Por eso el Liverpool ha abierto varios frentes. Bradley Barcola se ha colocado como objetivo prioritario. Desde GMS se apunta también a un fuerte interés en otro talento de PSG, Ibrahim Mbaye. Y en paralelo, el club busca relevo y competencia para Alexander Isak, pieza central del ataque.
Ahí entra en escena Nick Woltemade.
De fichaje récord a candidato a cesión
El delantero alemán llegó a Newcastle el verano pasado como gran apuesta. Fichaje récord del club por unos 69 millones de libras, arrebatado a Bayern München y firmado después de que el propio Liverpool se adelantara por Ekitike y tratara de cerrar a Isak en una operación de 125 millones de libras, récord británico.
Las expectativas eran enormes. La realidad, bastante más áspera.
Woltemade cerró su primera temporada en Inglaterra con 11 goles en 51 partidos entre todas las competiciones. Números discretos para el coste y el ruido que generó su llegada. Eddie Howe no terminó de encontrarle sitio ni contexto: incluso llegó a utilizarlo en el centro del campo en algunos tramos, síntoma de que el encaje nunca fue del todo natural.
El desenlace es claro. Newcastle ya le ha comunicado que puede salir cedido este verano para buscar minutos y recuperar sensaciones lejos de St James’ Park. Y varios clubes han olido la oportunidad. Entre ellos, el Liverpool.
Un perfil distinto para Iraola
En Anfield no lo ven como la solución principal, pero sí como una pieza interesante. Woltemade puede actuar como nueve y como diez, algo que seduce a Iraola y a la dirección deportiva.
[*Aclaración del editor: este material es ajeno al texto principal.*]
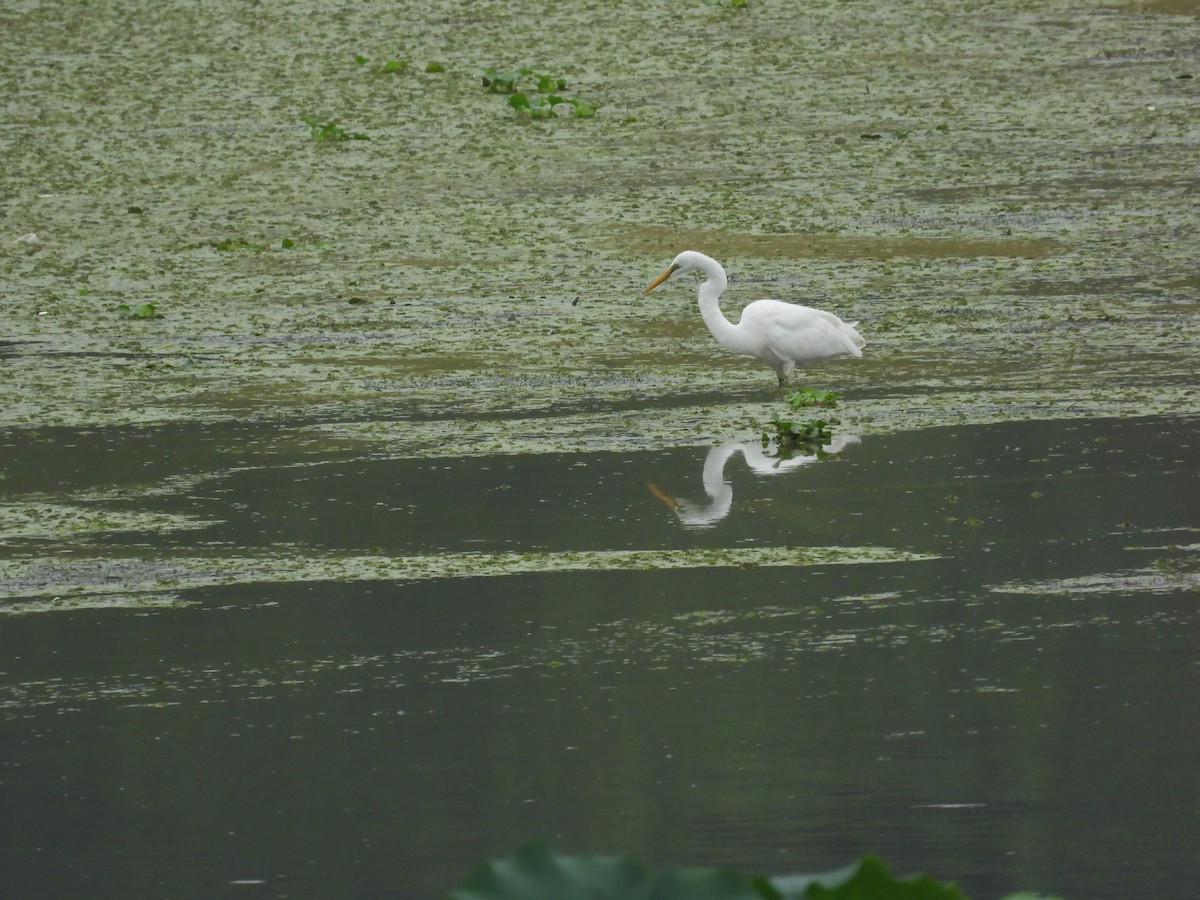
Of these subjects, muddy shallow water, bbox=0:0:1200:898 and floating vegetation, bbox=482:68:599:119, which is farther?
floating vegetation, bbox=482:68:599:119

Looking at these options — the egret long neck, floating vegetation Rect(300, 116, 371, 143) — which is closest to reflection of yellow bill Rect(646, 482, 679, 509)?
the egret long neck

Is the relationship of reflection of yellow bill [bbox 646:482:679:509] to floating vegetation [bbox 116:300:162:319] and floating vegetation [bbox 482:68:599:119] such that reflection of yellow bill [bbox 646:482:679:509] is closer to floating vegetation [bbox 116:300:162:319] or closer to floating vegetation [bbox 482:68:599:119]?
floating vegetation [bbox 116:300:162:319]

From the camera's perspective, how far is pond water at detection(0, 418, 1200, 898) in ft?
18.5

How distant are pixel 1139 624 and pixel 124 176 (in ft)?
40.4

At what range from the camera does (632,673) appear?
7023 mm

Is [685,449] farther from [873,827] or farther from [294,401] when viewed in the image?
[873,827]

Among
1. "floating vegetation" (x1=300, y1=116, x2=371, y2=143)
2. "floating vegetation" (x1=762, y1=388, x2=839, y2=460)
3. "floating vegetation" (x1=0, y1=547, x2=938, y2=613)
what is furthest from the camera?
"floating vegetation" (x1=300, y1=116, x2=371, y2=143)

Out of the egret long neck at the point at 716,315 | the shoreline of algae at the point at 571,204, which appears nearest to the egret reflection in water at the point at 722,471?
the shoreline of algae at the point at 571,204

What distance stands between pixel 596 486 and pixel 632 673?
2.50 metres

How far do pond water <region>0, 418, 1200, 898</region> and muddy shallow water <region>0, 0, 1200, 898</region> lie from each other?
0.07 feet

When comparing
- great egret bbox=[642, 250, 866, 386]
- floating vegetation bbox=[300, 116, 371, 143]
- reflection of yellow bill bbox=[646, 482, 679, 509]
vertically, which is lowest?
reflection of yellow bill bbox=[646, 482, 679, 509]

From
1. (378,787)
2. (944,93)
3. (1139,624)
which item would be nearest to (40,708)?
(378,787)

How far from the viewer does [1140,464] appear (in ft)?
30.9

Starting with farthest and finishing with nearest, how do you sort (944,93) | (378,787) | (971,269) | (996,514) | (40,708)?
(944,93) → (971,269) → (996,514) → (40,708) → (378,787)
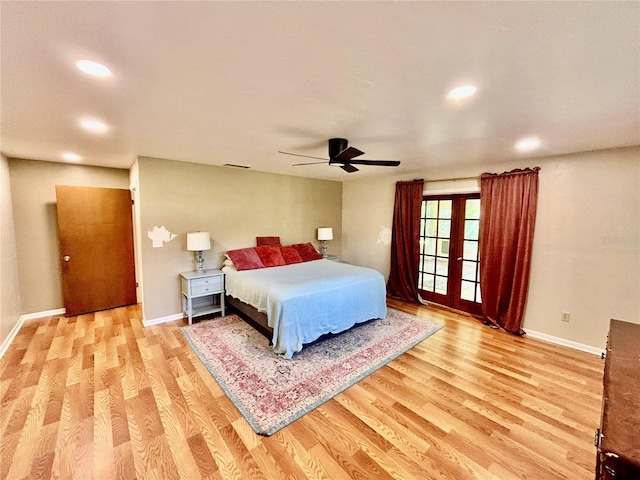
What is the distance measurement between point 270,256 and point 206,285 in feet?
3.51

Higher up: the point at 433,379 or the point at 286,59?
the point at 286,59

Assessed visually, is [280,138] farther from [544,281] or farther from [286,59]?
[544,281]

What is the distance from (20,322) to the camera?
141 inches

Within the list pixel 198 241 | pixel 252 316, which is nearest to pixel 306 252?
pixel 252 316

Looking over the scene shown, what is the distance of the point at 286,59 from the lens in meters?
1.31

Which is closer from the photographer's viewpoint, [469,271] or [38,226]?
[38,226]

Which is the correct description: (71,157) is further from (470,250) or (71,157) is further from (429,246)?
(470,250)

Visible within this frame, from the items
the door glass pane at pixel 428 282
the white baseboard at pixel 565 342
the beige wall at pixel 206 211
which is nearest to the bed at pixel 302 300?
the beige wall at pixel 206 211

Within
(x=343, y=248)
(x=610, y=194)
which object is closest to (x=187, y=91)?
(x=610, y=194)

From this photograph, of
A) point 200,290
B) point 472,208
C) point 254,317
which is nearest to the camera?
point 254,317

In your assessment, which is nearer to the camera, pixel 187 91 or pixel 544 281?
pixel 187 91

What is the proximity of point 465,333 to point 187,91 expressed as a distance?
12.9ft

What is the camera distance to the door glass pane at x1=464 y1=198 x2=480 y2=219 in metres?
3.96

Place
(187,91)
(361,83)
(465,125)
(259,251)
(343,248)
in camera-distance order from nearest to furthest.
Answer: (361,83) → (187,91) → (465,125) → (259,251) → (343,248)
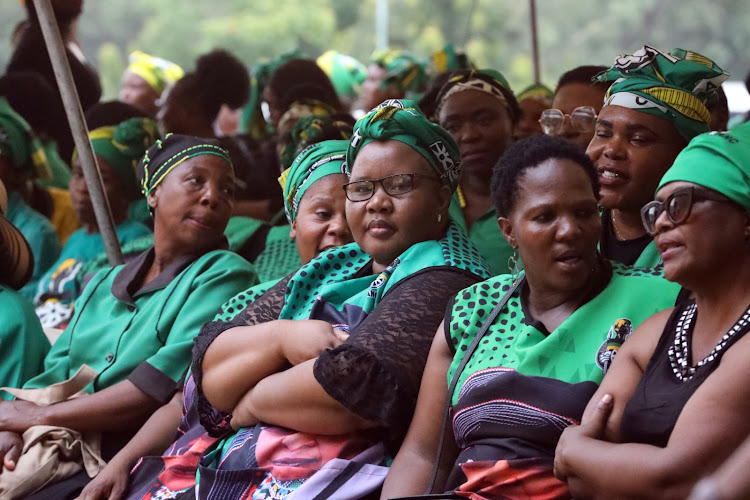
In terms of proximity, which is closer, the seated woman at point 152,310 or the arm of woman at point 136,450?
the arm of woman at point 136,450

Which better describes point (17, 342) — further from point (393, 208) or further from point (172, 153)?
point (393, 208)

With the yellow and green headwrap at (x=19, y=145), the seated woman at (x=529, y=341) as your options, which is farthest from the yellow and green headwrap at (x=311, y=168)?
the yellow and green headwrap at (x=19, y=145)

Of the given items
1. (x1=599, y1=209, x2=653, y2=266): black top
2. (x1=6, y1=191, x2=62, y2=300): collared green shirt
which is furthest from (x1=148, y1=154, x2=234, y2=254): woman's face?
(x1=599, y1=209, x2=653, y2=266): black top

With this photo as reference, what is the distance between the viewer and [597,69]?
14.9 ft

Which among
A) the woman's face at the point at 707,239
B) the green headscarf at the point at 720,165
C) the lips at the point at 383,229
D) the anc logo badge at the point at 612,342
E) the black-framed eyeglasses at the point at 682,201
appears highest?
the green headscarf at the point at 720,165

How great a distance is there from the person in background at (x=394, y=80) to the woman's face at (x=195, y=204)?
2.93 m

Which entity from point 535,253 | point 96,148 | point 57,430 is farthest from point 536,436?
point 96,148

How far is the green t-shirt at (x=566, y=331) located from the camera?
103 inches

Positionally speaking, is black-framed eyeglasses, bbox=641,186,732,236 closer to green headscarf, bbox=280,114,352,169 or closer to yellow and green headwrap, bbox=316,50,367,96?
green headscarf, bbox=280,114,352,169

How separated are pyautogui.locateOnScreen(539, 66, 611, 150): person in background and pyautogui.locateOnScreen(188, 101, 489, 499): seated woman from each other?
612 millimetres

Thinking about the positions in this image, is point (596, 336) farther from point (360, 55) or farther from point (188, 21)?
→ point (188, 21)

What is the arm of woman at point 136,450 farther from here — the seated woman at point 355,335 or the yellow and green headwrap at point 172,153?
the yellow and green headwrap at point 172,153

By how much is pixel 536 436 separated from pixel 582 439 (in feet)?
0.68

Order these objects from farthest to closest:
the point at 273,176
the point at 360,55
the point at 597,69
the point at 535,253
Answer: the point at 360,55 → the point at 273,176 → the point at 597,69 → the point at 535,253
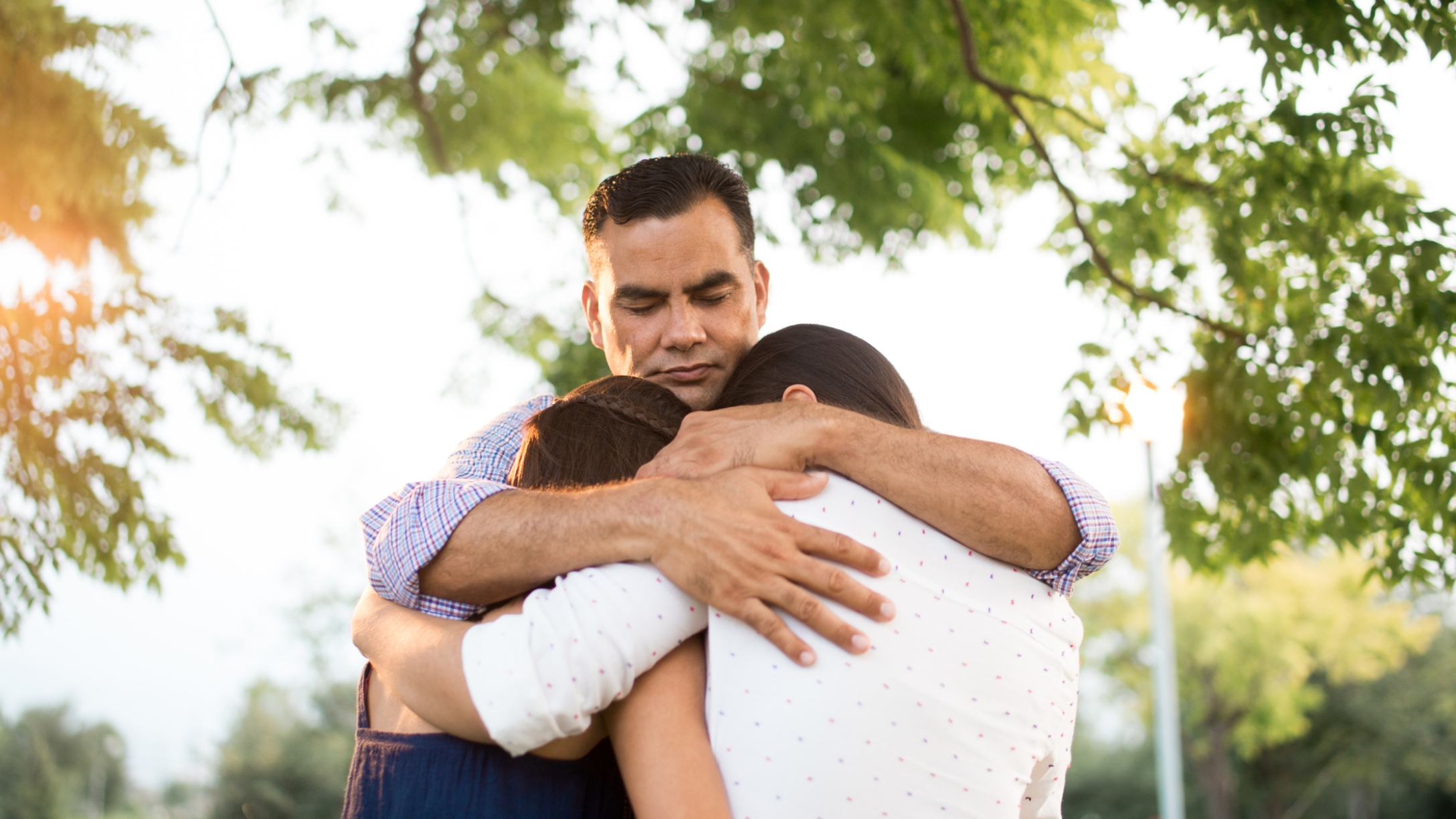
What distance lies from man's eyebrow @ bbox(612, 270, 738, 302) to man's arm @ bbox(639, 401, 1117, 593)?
114 centimetres

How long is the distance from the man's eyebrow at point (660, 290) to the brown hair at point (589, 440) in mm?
1007

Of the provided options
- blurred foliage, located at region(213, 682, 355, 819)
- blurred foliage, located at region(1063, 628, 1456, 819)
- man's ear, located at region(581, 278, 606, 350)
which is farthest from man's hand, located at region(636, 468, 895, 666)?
blurred foliage, located at region(1063, 628, 1456, 819)

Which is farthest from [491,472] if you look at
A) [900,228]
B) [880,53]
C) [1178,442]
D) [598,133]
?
[598,133]

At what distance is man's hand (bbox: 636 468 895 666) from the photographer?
5.32 ft

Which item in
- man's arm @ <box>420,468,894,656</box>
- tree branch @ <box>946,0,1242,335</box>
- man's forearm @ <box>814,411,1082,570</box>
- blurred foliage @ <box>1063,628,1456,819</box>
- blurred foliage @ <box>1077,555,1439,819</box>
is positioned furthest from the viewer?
blurred foliage @ <box>1063,628,1456,819</box>

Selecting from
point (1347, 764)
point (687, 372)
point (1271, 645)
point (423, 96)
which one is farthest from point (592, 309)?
point (1347, 764)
Su polivalencia entre la referencia y el enlace le da un matiz diferente al frente de ataque actual.
No es el típico delantero explosivo que uno asocia al Liverpool reciente. No es el más rápido ni el más poderoso físicamente. Pero tiene algo que pesa mucho en la élite: calidad técnica sobresaliente. Control, toque, lectura. Un futbolista que ofrece un perfil distinto a lo que ya hay en la plantilla.
Ahí está la clave del debate interno: ¿necesita el Liverpool otro tipo de amenaza o un complemento que cambie el ritmo y la forma de atacar?
Una apuesta tan lógica como extraña
Sobre el papel, la operación tiene sentido. Una cesión, sin riesgo extremo, por un jugador al que Newcastle ha abierto la puerta y que aún conserva el talento que justificó aquel traspaso millonario. En un contexto nuevo, con un entrenador que apuesta por estructuras ofensivas dinámicas y agresivas, Woltemade podría encontrar el escenario que no tuvo con Howe.
Pero el movimiento también chirría.
El Liverpool necesita futbolistas listos para impactar desde el primer minuto. La Premier no espera, y menos en la parte alta. Y nada en la temporada de Woltemade invita a garantizar que pueda ofrecer ese rendimiento inmediato. Su adaptación al ritmo y la dureza del campeonato inglés sigue en entredicho.
Se trataría, en realidad, de una apuesta estratégica: un jugador de enorme calidad técnica, con margen para revalorizarse, que encaja más como recurso táctico que como bandera del nuevo proyecto ofensivo.
Newcastle ya ha levantado la barrera. El balón, ahora, está en el tejado del Liverpool: decidir si ese “fichaje raro” es precisamente el giro inesperado que necesita su ataque o un riesgo innecesario en un verano en el que no hay margen para equivocarse.